The baseline for the standard project is a simple pipeline architecture with the following components:
- a part-of-speech tagger
- a dependency parser
- code to read and output dependency trees in the CoNLL-U format
It is possible to train and evaluated the system on any given Universal Dependencies treebank. Some of the Universal Dependencies treebanks contain so-called non-projective trees. To train on these treebanks, we first projectivize them. Functions have been put in separate files. The main script used for training and evaluating the system is found in the notebook. The notebook reports the tagging accuracy and unlabelled attachment score when trained on the training sections and evaluated on the development sections of the English Web Treebank (EWT). In order to replicate the results, simply run each cell in the notebook.
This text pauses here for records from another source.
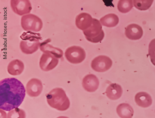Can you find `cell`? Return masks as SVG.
I'll use <instances>...</instances> for the list:
<instances>
[{"mask_svg":"<svg viewBox=\"0 0 155 118\" xmlns=\"http://www.w3.org/2000/svg\"><path fill=\"white\" fill-rule=\"evenodd\" d=\"M25 96L22 83L15 78L4 79L0 82V108L10 111L18 108Z\"/></svg>","mask_w":155,"mask_h":118,"instance_id":"cell-1","label":"cell"},{"mask_svg":"<svg viewBox=\"0 0 155 118\" xmlns=\"http://www.w3.org/2000/svg\"><path fill=\"white\" fill-rule=\"evenodd\" d=\"M48 104L59 111H65L69 107L70 102L64 91L60 88H54L46 95Z\"/></svg>","mask_w":155,"mask_h":118,"instance_id":"cell-2","label":"cell"},{"mask_svg":"<svg viewBox=\"0 0 155 118\" xmlns=\"http://www.w3.org/2000/svg\"><path fill=\"white\" fill-rule=\"evenodd\" d=\"M21 41L20 48L21 51L26 54H31L38 49L42 38L39 33L31 31L24 32L20 36Z\"/></svg>","mask_w":155,"mask_h":118,"instance_id":"cell-3","label":"cell"},{"mask_svg":"<svg viewBox=\"0 0 155 118\" xmlns=\"http://www.w3.org/2000/svg\"><path fill=\"white\" fill-rule=\"evenodd\" d=\"M83 33L86 39L93 43H96L101 41L104 36L101 24L98 20L95 18H93L91 25L83 30Z\"/></svg>","mask_w":155,"mask_h":118,"instance_id":"cell-4","label":"cell"},{"mask_svg":"<svg viewBox=\"0 0 155 118\" xmlns=\"http://www.w3.org/2000/svg\"><path fill=\"white\" fill-rule=\"evenodd\" d=\"M41 20L37 15L29 14L23 16L21 19V25L26 31L38 32L43 26Z\"/></svg>","mask_w":155,"mask_h":118,"instance_id":"cell-5","label":"cell"},{"mask_svg":"<svg viewBox=\"0 0 155 118\" xmlns=\"http://www.w3.org/2000/svg\"><path fill=\"white\" fill-rule=\"evenodd\" d=\"M66 59L70 63L78 64L82 62L86 57L83 48L77 46H73L67 48L64 53Z\"/></svg>","mask_w":155,"mask_h":118,"instance_id":"cell-6","label":"cell"},{"mask_svg":"<svg viewBox=\"0 0 155 118\" xmlns=\"http://www.w3.org/2000/svg\"><path fill=\"white\" fill-rule=\"evenodd\" d=\"M112 61L109 57L103 55L95 57L92 61L91 66L94 71L100 72L106 71L110 68Z\"/></svg>","mask_w":155,"mask_h":118,"instance_id":"cell-7","label":"cell"},{"mask_svg":"<svg viewBox=\"0 0 155 118\" xmlns=\"http://www.w3.org/2000/svg\"><path fill=\"white\" fill-rule=\"evenodd\" d=\"M10 5L13 11L20 16L30 13L32 8L28 0H11Z\"/></svg>","mask_w":155,"mask_h":118,"instance_id":"cell-8","label":"cell"},{"mask_svg":"<svg viewBox=\"0 0 155 118\" xmlns=\"http://www.w3.org/2000/svg\"><path fill=\"white\" fill-rule=\"evenodd\" d=\"M58 58L49 53H43L39 61V66L41 70L48 71L54 68L58 64Z\"/></svg>","mask_w":155,"mask_h":118,"instance_id":"cell-9","label":"cell"},{"mask_svg":"<svg viewBox=\"0 0 155 118\" xmlns=\"http://www.w3.org/2000/svg\"><path fill=\"white\" fill-rule=\"evenodd\" d=\"M43 85L41 81L37 78L29 80L26 85V90L28 95L31 97H36L41 93Z\"/></svg>","mask_w":155,"mask_h":118,"instance_id":"cell-10","label":"cell"},{"mask_svg":"<svg viewBox=\"0 0 155 118\" xmlns=\"http://www.w3.org/2000/svg\"><path fill=\"white\" fill-rule=\"evenodd\" d=\"M99 84V80L96 76L89 74L84 76L83 79L82 85L87 91L93 92L98 88Z\"/></svg>","mask_w":155,"mask_h":118,"instance_id":"cell-11","label":"cell"},{"mask_svg":"<svg viewBox=\"0 0 155 118\" xmlns=\"http://www.w3.org/2000/svg\"><path fill=\"white\" fill-rule=\"evenodd\" d=\"M51 41V39L48 38L41 43L39 48L40 50L43 53H49L58 58L62 57L63 54V51L60 48L55 47L48 43Z\"/></svg>","mask_w":155,"mask_h":118,"instance_id":"cell-12","label":"cell"},{"mask_svg":"<svg viewBox=\"0 0 155 118\" xmlns=\"http://www.w3.org/2000/svg\"><path fill=\"white\" fill-rule=\"evenodd\" d=\"M125 35L129 39L132 40L140 39L143 35L142 27L136 24L132 23L128 25L125 28Z\"/></svg>","mask_w":155,"mask_h":118,"instance_id":"cell-13","label":"cell"},{"mask_svg":"<svg viewBox=\"0 0 155 118\" xmlns=\"http://www.w3.org/2000/svg\"><path fill=\"white\" fill-rule=\"evenodd\" d=\"M93 18L89 14L82 13L78 15L75 19L77 27L83 31L89 28L92 24Z\"/></svg>","mask_w":155,"mask_h":118,"instance_id":"cell-14","label":"cell"},{"mask_svg":"<svg viewBox=\"0 0 155 118\" xmlns=\"http://www.w3.org/2000/svg\"><path fill=\"white\" fill-rule=\"evenodd\" d=\"M105 93L110 99L116 100L121 96L123 90L120 85L116 83H111L107 88Z\"/></svg>","mask_w":155,"mask_h":118,"instance_id":"cell-15","label":"cell"},{"mask_svg":"<svg viewBox=\"0 0 155 118\" xmlns=\"http://www.w3.org/2000/svg\"><path fill=\"white\" fill-rule=\"evenodd\" d=\"M24 69V65L21 61L16 59L11 61L7 66V71L10 75L16 76L20 74Z\"/></svg>","mask_w":155,"mask_h":118,"instance_id":"cell-16","label":"cell"},{"mask_svg":"<svg viewBox=\"0 0 155 118\" xmlns=\"http://www.w3.org/2000/svg\"><path fill=\"white\" fill-rule=\"evenodd\" d=\"M135 101L137 105L144 108L149 107L152 102L151 96L145 92L137 93L135 96Z\"/></svg>","mask_w":155,"mask_h":118,"instance_id":"cell-17","label":"cell"},{"mask_svg":"<svg viewBox=\"0 0 155 118\" xmlns=\"http://www.w3.org/2000/svg\"><path fill=\"white\" fill-rule=\"evenodd\" d=\"M118 116L122 118H130L134 114L132 107L128 104L123 103L119 104L116 109Z\"/></svg>","mask_w":155,"mask_h":118,"instance_id":"cell-18","label":"cell"},{"mask_svg":"<svg viewBox=\"0 0 155 118\" xmlns=\"http://www.w3.org/2000/svg\"><path fill=\"white\" fill-rule=\"evenodd\" d=\"M100 21L103 26L111 27L115 26L118 24L119 19L116 14H109L101 18Z\"/></svg>","mask_w":155,"mask_h":118,"instance_id":"cell-19","label":"cell"},{"mask_svg":"<svg viewBox=\"0 0 155 118\" xmlns=\"http://www.w3.org/2000/svg\"><path fill=\"white\" fill-rule=\"evenodd\" d=\"M117 9L120 12L125 13L129 12L133 7L131 0H120L117 4Z\"/></svg>","mask_w":155,"mask_h":118,"instance_id":"cell-20","label":"cell"},{"mask_svg":"<svg viewBox=\"0 0 155 118\" xmlns=\"http://www.w3.org/2000/svg\"><path fill=\"white\" fill-rule=\"evenodd\" d=\"M153 1V0H134L133 3L134 6L137 9L141 11H144L150 7Z\"/></svg>","mask_w":155,"mask_h":118,"instance_id":"cell-21","label":"cell"},{"mask_svg":"<svg viewBox=\"0 0 155 118\" xmlns=\"http://www.w3.org/2000/svg\"><path fill=\"white\" fill-rule=\"evenodd\" d=\"M148 55L152 64L155 66V39L150 42L148 48Z\"/></svg>","mask_w":155,"mask_h":118,"instance_id":"cell-22","label":"cell"}]
</instances>
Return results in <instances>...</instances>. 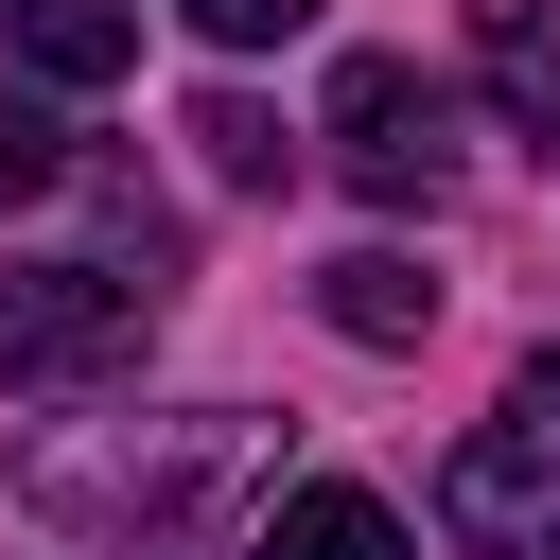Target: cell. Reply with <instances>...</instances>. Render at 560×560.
Here are the masks:
<instances>
[{"label": "cell", "instance_id": "52a82bcc", "mask_svg": "<svg viewBox=\"0 0 560 560\" xmlns=\"http://www.w3.org/2000/svg\"><path fill=\"white\" fill-rule=\"evenodd\" d=\"M315 315H332L350 350H420V332H438V280H420L402 245H350V262L315 280Z\"/></svg>", "mask_w": 560, "mask_h": 560}, {"label": "cell", "instance_id": "8992f818", "mask_svg": "<svg viewBox=\"0 0 560 560\" xmlns=\"http://www.w3.org/2000/svg\"><path fill=\"white\" fill-rule=\"evenodd\" d=\"M472 70H490L508 140H542V158H560V18H542V0H472Z\"/></svg>", "mask_w": 560, "mask_h": 560}, {"label": "cell", "instance_id": "6da1fadb", "mask_svg": "<svg viewBox=\"0 0 560 560\" xmlns=\"http://www.w3.org/2000/svg\"><path fill=\"white\" fill-rule=\"evenodd\" d=\"M18 490H35L88 560H228V525L280 490V420H245V402H210V420H140V438L70 420V438L18 455Z\"/></svg>", "mask_w": 560, "mask_h": 560}, {"label": "cell", "instance_id": "ba28073f", "mask_svg": "<svg viewBox=\"0 0 560 560\" xmlns=\"http://www.w3.org/2000/svg\"><path fill=\"white\" fill-rule=\"evenodd\" d=\"M245 560H402V525H385V508H368V490H280V508H262V542H245Z\"/></svg>", "mask_w": 560, "mask_h": 560}, {"label": "cell", "instance_id": "8fae6325", "mask_svg": "<svg viewBox=\"0 0 560 560\" xmlns=\"http://www.w3.org/2000/svg\"><path fill=\"white\" fill-rule=\"evenodd\" d=\"M210 52H280V35H315V0H175Z\"/></svg>", "mask_w": 560, "mask_h": 560}, {"label": "cell", "instance_id": "7a4b0ae2", "mask_svg": "<svg viewBox=\"0 0 560 560\" xmlns=\"http://www.w3.org/2000/svg\"><path fill=\"white\" fill-rule=\"evenodd\" d=\"M140 350H158V280H122V262H0V385L18 402L140 385Z\"/></svg>", "mask_w": 560, "mask_h": 560}, {"label": "cell", "instance_id": "30bf717a", "mask_svg": "<svg viewBox=\"0 0 560 560\" xmlns=\"http://www.w3.org/2000/svg\"><path fill=\"white\" fill-rule=\"evenodd\" d=\"M35 192H70V122L52 105H0V210H35Z\"/></svg>", "mask_w": 560, "mask_h": 560}, {"label": "cell", "instance_id": "5b68a950", "mask_svg": "<svg viewBox=\"0 0 560 560\" xmlns=\"http://www.w3.org/2000/svg\"><path fill=\"white\" fill-rule=\"evenodd\" d=\"M0 52L35 88H122L140 70V0H0Z\"/></svg>", "mask_w": 560, "mask_h": 560}, {"label": "cell", "instance_id": "9c48e42d", "mask_svg": "<svg viewBox=\"0 0 560 560\" xmlns=\"http://www.w3.org/2000/svg\"><path fill=\"white\" fill-rule=\"evenodd\" d=\"M192 158H210L228 192H280V175H298V140H280V122L245 105V88H210V105H192Z\"/></svg>", "mask_w": 560, "mask_h": 560}, {"label": "cell", "instance_id": "3957f363", "mask_svg": "<svg viewBox=\"0 0 560 560\" xmlns=\"http://www.w3.org/2000/svg\"><path fill=\"white\" fill-rule=\"evenodd\" d=\"M438 525H455L472 560H560V350L508 385V420H472V438H455Z\"/></svg>", "mask_w": 560, "mask_h": 560}, {"label": "cell", "instance_id": "277c9868", "mask_svg": "<svg viewBox=\"0 0 560 560\" xmlns=\"http://www.w3.org/2000/svg\"><path fill=\"white\" fill-rule=\"evenodd\" d=\"M315 140H332V175H350L368 210H438V192H455V88L402 70V52H350Z\"/></svg>", "mask_w": 560, "mask_h": 560}]
</instances>
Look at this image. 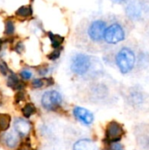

During the two project weeks (W9–W10), you will extend and/or apply your baseline system according to your project plan. At the end of this period, you must submit a one-paragraph abstract for your project. The abstract should summarize what you have actually done in the project (which may be different from what you planned to do), as well as your main results. The main purpose of the abstract is to announce your presentation ahead of the final ‘conference’ that will take place in W11.
Deliverable: Submit a plain text file containing the following: (a) a one-paragraph abstract of your project (no longer than 200 words), and (b) a link to a GitLab repository containing your code.
Due date: 2021-03-12